It's hard not to imagine the disappointment! Look at page 23 of the
Dialog Building Block chapter in the ToolKit documentation
That is terribly sad yet hilarious at the same time.
(Having been through the slow, flaming death of a company during the "Dot com" bust I can completely sympathize. Every engineer working there believed with all their heart that they had some great technology, and unlike a lot of dot-coms I'd say that they legitimately did have something worthwhile, but sometimes the world just isn't ready, or... whatever.)

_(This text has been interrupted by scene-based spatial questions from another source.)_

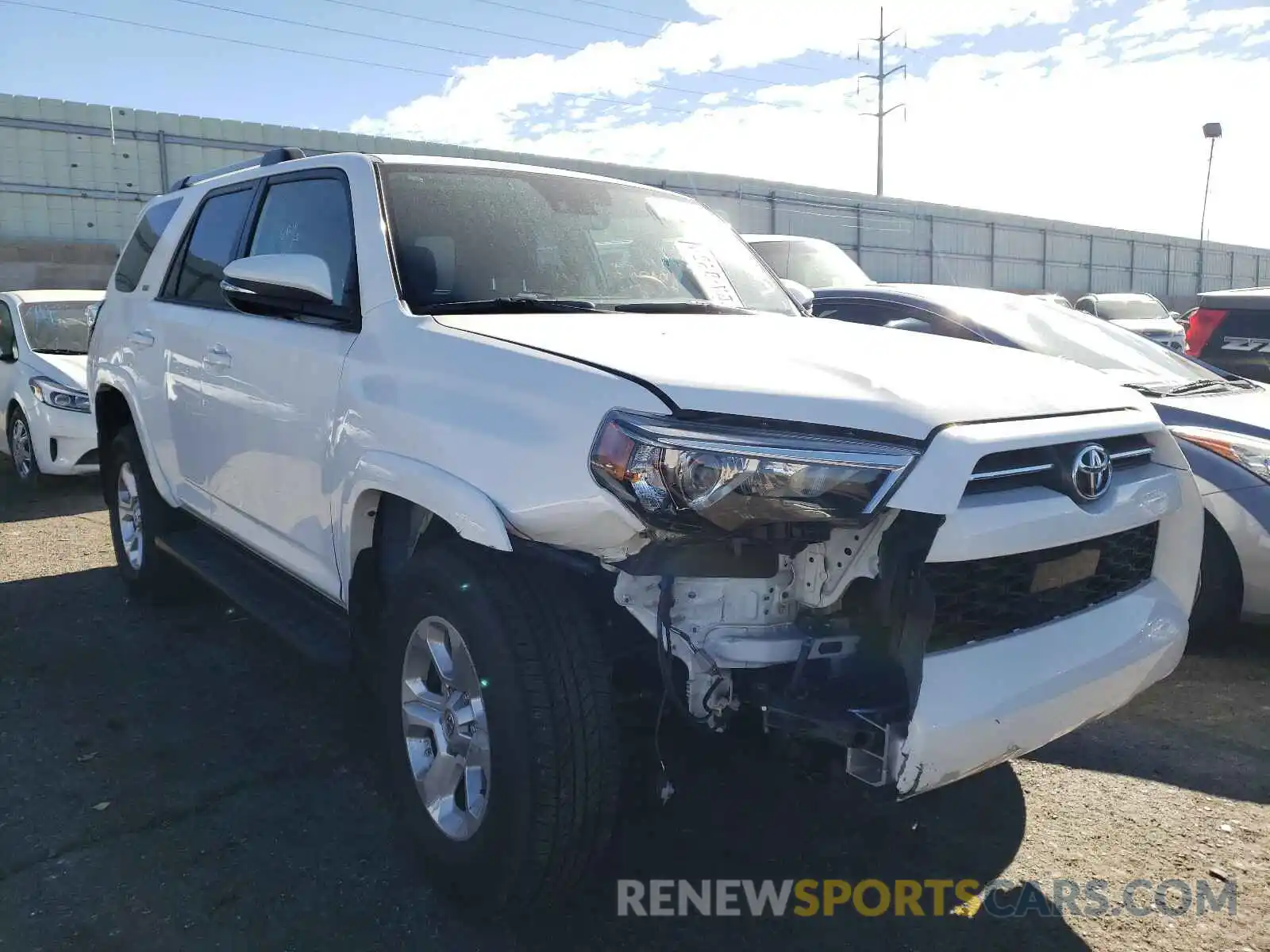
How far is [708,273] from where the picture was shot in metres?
3.61

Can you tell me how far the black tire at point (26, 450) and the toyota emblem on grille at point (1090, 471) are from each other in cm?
Answer: 813

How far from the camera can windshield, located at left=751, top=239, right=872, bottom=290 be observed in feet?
29.5

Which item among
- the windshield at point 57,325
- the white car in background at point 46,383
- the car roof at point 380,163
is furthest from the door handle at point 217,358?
the windshield at point 57,325

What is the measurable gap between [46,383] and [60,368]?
0.18m

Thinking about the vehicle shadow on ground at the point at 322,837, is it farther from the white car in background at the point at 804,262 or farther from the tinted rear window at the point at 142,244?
the white car in background at the point at 804,262

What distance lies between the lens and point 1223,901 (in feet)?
8.61

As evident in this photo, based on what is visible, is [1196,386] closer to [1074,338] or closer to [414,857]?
[1074,338]

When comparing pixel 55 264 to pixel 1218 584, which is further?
pixel 55 264

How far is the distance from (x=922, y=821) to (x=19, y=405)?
26.7 ft

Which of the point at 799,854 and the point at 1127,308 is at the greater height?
the point at 1127,308

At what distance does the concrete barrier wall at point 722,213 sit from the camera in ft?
47.9

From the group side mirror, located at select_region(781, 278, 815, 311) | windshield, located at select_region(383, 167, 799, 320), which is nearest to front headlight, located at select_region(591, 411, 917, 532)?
windshield, located at select_region(383, 167, 799, 320)

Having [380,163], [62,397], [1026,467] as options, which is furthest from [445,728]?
[62,397]

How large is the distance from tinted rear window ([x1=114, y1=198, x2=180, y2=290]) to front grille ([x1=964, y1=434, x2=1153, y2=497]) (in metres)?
4.02
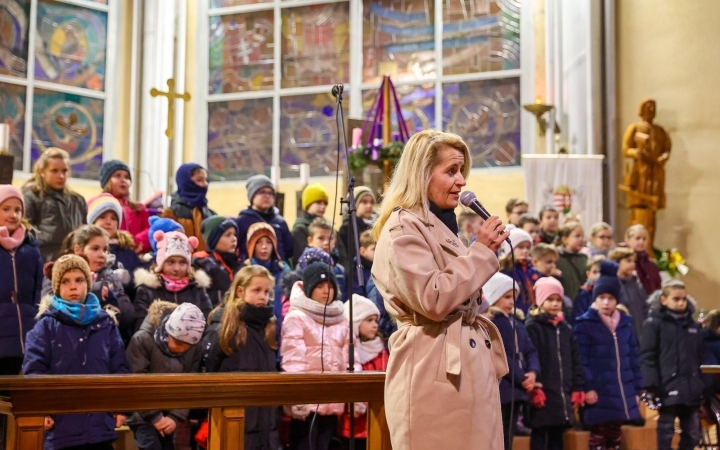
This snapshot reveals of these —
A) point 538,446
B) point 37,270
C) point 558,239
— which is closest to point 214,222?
point 37,270

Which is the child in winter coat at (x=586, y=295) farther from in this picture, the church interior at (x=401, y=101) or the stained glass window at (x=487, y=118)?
the stained glass window at (x=487, y=118)

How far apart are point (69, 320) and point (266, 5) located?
373 inches

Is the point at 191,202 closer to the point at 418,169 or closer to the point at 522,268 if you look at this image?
the point at 522,268

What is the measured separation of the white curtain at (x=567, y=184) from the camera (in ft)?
36.3

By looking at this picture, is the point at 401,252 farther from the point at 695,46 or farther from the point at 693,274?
the point at 695,46

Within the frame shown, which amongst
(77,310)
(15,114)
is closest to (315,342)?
(77,310)

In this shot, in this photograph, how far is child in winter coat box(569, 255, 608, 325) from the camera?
24.7 feet

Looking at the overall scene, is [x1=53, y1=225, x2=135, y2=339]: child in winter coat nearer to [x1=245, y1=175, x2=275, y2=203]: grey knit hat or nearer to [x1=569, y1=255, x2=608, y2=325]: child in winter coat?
[x1=245, y1=175, x2=275, y2=203]: grey knit hat

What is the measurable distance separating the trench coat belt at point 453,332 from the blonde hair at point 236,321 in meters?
2.41

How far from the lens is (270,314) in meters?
5.61

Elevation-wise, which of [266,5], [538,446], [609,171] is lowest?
[538,446]

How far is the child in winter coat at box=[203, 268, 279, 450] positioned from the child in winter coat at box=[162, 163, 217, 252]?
6.88 ft

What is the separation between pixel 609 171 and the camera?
11.8 meters

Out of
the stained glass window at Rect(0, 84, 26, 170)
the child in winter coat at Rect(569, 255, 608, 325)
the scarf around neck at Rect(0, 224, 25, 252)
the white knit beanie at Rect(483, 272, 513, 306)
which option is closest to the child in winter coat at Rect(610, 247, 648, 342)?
the child in winter coat at Rect(569, 255, 608, 325)
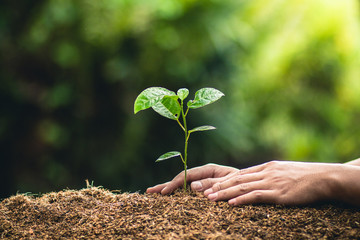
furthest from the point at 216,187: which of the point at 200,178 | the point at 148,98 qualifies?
the point at 148,98

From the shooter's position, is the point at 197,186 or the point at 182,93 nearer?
the point at 182,93

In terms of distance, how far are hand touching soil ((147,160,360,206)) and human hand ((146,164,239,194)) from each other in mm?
57

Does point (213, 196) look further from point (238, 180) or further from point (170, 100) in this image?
point (170, 100)

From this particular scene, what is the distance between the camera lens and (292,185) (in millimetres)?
1126

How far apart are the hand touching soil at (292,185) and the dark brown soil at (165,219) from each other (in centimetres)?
3

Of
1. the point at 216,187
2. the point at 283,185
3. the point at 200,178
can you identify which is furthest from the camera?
the point at 200,178

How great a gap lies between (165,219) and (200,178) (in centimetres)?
37

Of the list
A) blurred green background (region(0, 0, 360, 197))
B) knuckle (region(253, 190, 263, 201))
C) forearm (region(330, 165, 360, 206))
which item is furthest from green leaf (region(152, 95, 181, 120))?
blurred green background (region(0, 0, 360, 197))

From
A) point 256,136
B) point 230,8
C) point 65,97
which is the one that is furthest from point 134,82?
point 256,136

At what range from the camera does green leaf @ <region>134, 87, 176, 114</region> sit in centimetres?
112

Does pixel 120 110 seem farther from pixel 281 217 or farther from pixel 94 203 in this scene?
pixel 281 217

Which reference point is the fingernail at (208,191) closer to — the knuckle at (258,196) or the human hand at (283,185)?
the human hand at (283,185)

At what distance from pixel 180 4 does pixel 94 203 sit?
3398mm

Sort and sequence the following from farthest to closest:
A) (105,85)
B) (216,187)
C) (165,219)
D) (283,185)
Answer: (105,85)
(216,187)
(283,185)
(165,219)
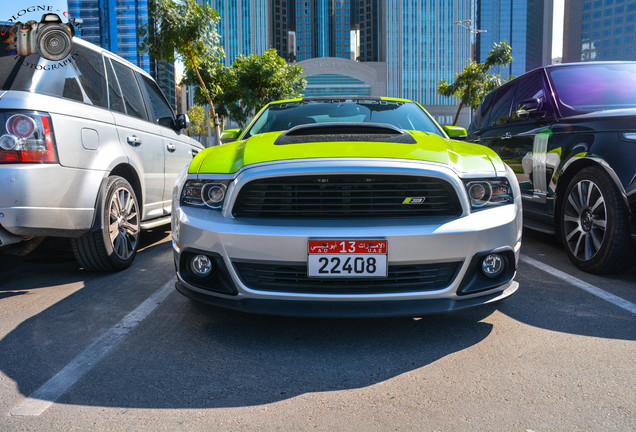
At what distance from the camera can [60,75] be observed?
363 centimetres

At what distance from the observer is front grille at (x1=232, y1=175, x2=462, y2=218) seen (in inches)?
102

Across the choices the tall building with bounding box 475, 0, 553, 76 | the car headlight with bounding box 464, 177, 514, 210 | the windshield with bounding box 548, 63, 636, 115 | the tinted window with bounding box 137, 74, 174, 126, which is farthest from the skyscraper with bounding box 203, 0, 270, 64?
the car headlight with bounding box 464, 177, 514, 210

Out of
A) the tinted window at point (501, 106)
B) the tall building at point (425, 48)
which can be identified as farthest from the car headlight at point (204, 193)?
the tall building at point (425, 48)

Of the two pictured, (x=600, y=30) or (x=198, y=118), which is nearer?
(x=198, y=118)

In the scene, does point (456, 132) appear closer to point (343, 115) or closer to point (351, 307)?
point (343, 115)

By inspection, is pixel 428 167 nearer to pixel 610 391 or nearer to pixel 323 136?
pixel 323 136

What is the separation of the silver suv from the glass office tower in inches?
4218

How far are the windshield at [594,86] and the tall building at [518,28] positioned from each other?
477 ft

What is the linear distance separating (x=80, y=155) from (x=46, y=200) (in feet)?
1.48

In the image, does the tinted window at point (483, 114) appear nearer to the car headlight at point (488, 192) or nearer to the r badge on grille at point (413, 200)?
the car headlight at point (488, 192)

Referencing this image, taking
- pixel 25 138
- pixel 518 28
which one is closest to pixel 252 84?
pixel 25 138

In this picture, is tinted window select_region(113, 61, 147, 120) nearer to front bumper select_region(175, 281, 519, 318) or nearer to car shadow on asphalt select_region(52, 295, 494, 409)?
car shadow on asphalt select_region(52, 295, 494, 409)

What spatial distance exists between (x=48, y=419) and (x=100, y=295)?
5.79ft

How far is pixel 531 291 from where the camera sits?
3.58 m
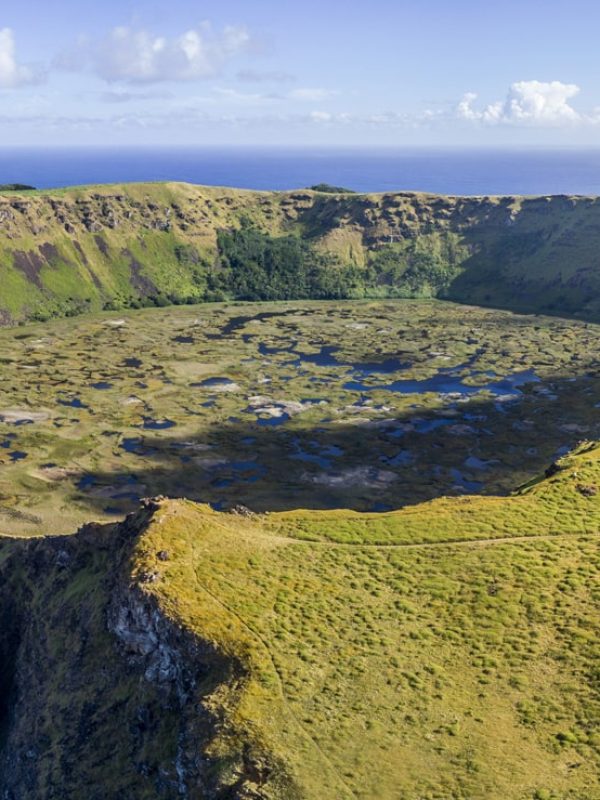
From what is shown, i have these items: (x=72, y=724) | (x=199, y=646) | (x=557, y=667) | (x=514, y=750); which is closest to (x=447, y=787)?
(x=514, y=750)

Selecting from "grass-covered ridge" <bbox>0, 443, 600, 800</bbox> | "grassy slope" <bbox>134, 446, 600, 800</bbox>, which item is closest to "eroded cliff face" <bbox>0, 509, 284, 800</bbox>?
"grass-covered ridge" <bbox>0, 443, 600, 800</bbox>

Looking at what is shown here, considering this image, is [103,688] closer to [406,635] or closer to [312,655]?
[312,655]

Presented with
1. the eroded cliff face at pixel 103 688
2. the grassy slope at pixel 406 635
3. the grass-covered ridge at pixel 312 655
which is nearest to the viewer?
the grassy slope at pixel 406 635

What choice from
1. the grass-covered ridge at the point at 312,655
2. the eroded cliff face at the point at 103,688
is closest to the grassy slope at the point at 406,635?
the grass-covered ridge at the point at 312,655

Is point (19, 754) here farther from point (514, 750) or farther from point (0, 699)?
point (514, 750)

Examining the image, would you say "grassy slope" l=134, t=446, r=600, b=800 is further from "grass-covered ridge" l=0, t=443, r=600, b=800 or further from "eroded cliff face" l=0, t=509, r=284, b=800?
"eroded cliff face" l=0, t=509, r=284, b=800

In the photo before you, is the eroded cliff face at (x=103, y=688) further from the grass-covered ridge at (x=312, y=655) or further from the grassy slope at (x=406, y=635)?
the grassy slope at (x=406, y=635)
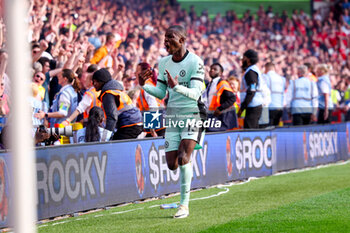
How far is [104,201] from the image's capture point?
983 centimetres

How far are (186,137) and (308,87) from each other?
972 cm

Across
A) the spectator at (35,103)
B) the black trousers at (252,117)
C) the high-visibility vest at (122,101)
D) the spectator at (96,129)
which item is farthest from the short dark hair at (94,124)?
the black trousers at (252,117)

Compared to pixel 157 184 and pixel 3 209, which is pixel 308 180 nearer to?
pixel 157 184

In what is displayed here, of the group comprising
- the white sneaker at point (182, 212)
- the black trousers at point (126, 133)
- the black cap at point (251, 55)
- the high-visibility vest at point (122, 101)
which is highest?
the black cap at point (251, 55)

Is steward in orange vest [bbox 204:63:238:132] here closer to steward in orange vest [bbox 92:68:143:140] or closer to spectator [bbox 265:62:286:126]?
spectator [bbox 265:62:286:126]

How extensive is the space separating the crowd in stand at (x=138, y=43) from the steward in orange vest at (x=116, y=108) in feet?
0.38

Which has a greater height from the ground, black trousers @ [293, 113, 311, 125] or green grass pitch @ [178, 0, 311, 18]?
green grass pitch @ [178, 0, 311, 18]

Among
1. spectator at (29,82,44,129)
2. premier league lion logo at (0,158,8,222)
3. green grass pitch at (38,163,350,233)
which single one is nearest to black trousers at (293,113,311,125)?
green grass pitch at (38,163,350,233)

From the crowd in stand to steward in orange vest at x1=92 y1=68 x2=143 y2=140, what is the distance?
117mm

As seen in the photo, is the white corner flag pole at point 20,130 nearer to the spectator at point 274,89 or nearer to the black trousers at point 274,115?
the spectator at point 274,89

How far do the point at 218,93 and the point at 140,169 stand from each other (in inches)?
145

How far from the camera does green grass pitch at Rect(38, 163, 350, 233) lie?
25.1 ft

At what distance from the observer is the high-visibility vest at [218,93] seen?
13.9 metres

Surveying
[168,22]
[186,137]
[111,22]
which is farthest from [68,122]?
[168,22]
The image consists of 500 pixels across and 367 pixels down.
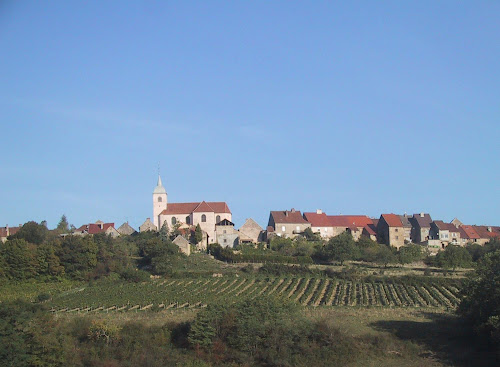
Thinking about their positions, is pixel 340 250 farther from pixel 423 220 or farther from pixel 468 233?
pixel 468 233

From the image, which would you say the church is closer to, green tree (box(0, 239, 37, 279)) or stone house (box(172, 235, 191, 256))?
stone house (box(172, 235, 191, 256))

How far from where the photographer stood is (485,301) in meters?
28.8

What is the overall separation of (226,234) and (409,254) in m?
21.5

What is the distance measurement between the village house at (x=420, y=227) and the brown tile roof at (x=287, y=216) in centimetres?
1396

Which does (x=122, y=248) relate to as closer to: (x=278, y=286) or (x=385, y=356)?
(x=278, y=286)

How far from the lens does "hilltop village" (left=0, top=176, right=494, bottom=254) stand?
2889 inches

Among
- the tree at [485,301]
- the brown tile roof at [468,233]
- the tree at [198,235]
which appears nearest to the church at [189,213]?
the tree at [198,235]

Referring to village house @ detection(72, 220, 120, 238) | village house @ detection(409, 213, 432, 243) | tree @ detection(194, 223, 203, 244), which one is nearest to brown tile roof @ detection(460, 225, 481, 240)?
village house @ detection(409, 213, 432, 243)

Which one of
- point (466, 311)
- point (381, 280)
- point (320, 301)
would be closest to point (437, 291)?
point (381, 280)

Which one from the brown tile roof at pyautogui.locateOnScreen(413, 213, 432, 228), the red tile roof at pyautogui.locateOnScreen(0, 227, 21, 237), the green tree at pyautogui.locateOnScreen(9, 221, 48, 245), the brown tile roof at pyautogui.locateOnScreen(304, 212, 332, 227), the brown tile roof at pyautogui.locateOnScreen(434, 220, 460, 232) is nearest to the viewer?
the green tree at pyautogui.locateOnScreen(9, 221, 48, 245)

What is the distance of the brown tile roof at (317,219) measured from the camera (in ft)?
256

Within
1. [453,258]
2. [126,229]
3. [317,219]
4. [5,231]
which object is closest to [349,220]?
[317,219]

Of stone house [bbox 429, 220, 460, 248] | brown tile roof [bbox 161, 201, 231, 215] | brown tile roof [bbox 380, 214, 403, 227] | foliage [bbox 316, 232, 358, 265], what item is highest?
brown tile roof [bbox 161, 201, 231, 215]

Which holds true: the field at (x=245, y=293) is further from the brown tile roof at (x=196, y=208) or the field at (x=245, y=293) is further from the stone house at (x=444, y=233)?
the stone house at (x=444, y=233)
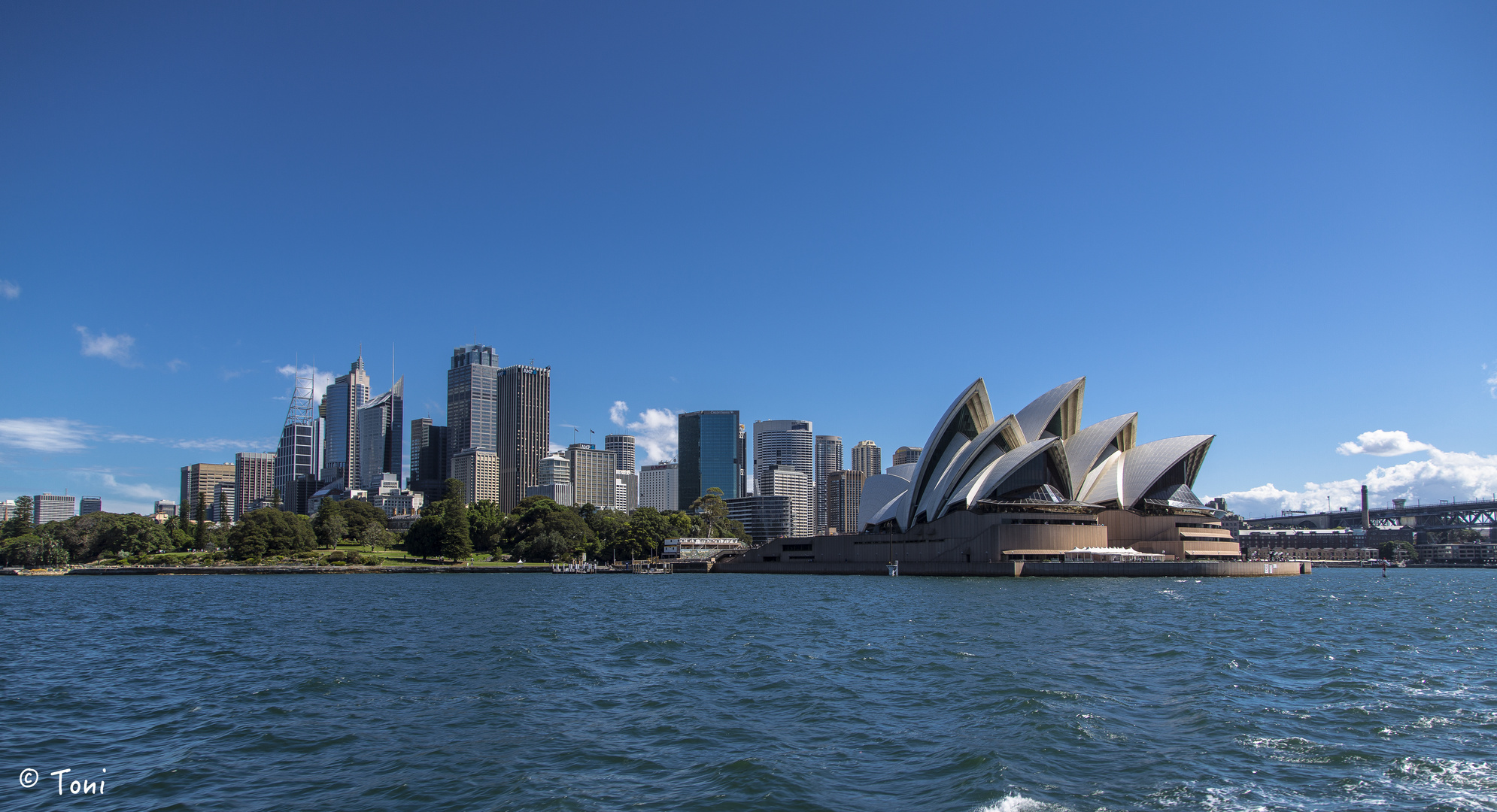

In part at least I think where Apple really went wrong with the Lisa is instead of building an "open system" they decided to go all-in on trying to own the whole widget. (Your comparison with iOS was indeed very apt there.) The Macintosh gets a lot of flack for being a closed *hardware* box, but unlike with the Lisa the Mac team made a genuine effort to get third party developers onboard from day one. I can't help but think the Lisa might have faired better if they'd had at least preliminary Toolkit documentation and a reasonable build system available on release; I kind of have to wonder if there might have been some overarching confusion on the part of the entire team about whether the Lisa Office System was in fact going to be the "Operating System" of the computer or if it was always intended to be a self-contained "Integrated Software Suite" (ala something like AppleWorks/Framework/Lotus Symphony/etc) that Apple controlled the horizontal and vertical of exclusively. (Again you can make iffy comparison to iOS'es original intention that "third party development" be limited to optimized web apps.)
Maybe in the end you can just attribute it all to hubris. Sure, Apple hired plenty of brilliant people, but you've got to be careful about letting people like that get sucked into believing that they're "smarter than everyone else" and being blinded as a result. The utter failure of Apple's Disk Storage division (around the same time as the Lisa, non-coincidentally enough) seems to have been largely the result of the engineers stubbornly sticking to ideas they thought were brilliant and world-shattering when really, no, they just weren't that great. I hate to say it, but maybe Steve Jobs was onto something by regularly subjecting his employees to humiliating abuse. That's one way to keep them from getting too comfortable. Granted it might not be the optimal one.
my point of view is that the hardcoded mmu is the major flaw of lisa because 68000 is not restartable processor
Yesterday I randomly looked up details on the MMU (because "virtual memory" was mentioned above and, so far as I was aware, the Lisa didn't actually support virtual memory in the "transparent demand paging" sense) and frankly the patent description and the documentation in the Lisa hardware manual left me scratching my head. As you note the 68000 doesn't support restarting from a page fault... but beyond that, it doesn't seem like even the prospect of demand paging is brought up. (By comparison, the documentation for the MMU in the roughly contemporaneous SUN-1 makes a big point of talking about how the MMU *will* support it when the CPU does and, indeed, the Sun-2 uses almost exactly the same design with the substitution of a 68010.) It's... weird, frankly. The Lisa isn't a multi-user machine, and if you *just* want hardware protection for supervisor-verses-user code anyway you can still manage that with a significantly simpler design. Do the Lisa OS/applications actually leverage the multiple virtual address space context feature in any meaningful way, or does the MMU just get set up once when loading LOS and is mostly left alone at that point?
The 68000 is good at handling relative addressing (IE, it's not hard to make code mostly-arbitrarily relocatable) so you don't really *need* a flat virtual memory space per task. (Machines like the Amiga and the Mac got by mostly fine without it.) I have this vague recollection (I can't find a reference quickly so I'll stick to the vagueness, maybe I'm mistaken) that the Apple III included a simple MMU that allowed the location of the stack (and maybe the zero page?) to be changed using a simple register, which can be really useful if you're trying to multi-task on the 6502 because normally the locations of those are fixed. My jaded theory is that *maybe* by analogy with the 6502 the Lisa team decided that the speed improvement you can get on the 68000 from using the "short" 16 bit addressing mode was significant enough that it was worth implementing an MMU that would let each task have its own mapping for the first 32k of RAM.